WHAT YOU WILL DO:
From the line with "kingdom: Animalia" to the final line of the records, reproduce every line exactly and only those lines.

---- SOURCE DATA

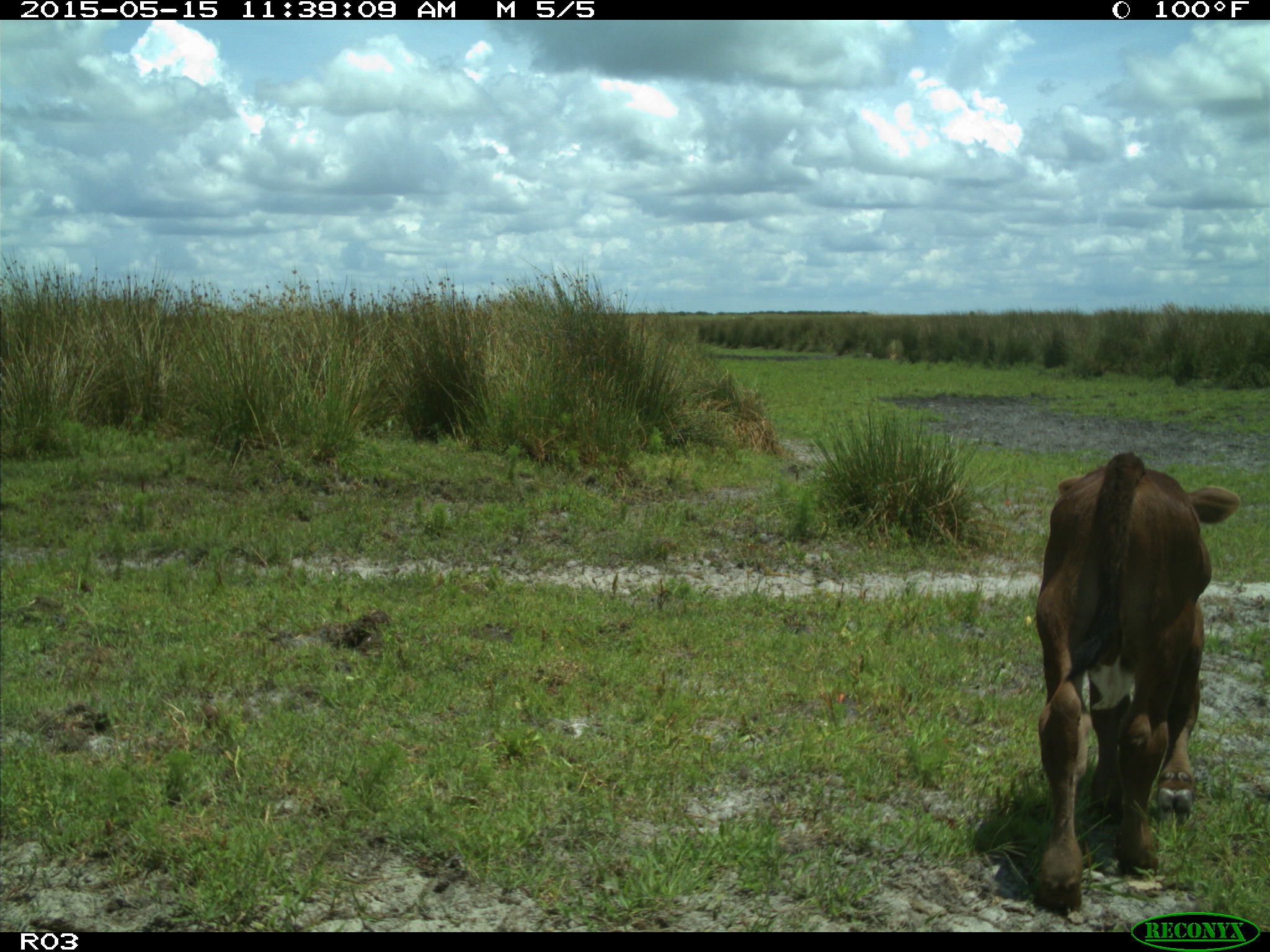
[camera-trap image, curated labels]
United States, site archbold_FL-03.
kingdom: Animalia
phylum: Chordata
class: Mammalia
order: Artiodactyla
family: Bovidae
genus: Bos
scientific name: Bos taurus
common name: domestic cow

--------

RESULT BELOW:
kingdom: Animalia
phylum: Chordata
class: Mammalia
order: Artiodactyla
family: Bovidae
genus: Bos
scientific name: Bos taurus
common name: domestic cow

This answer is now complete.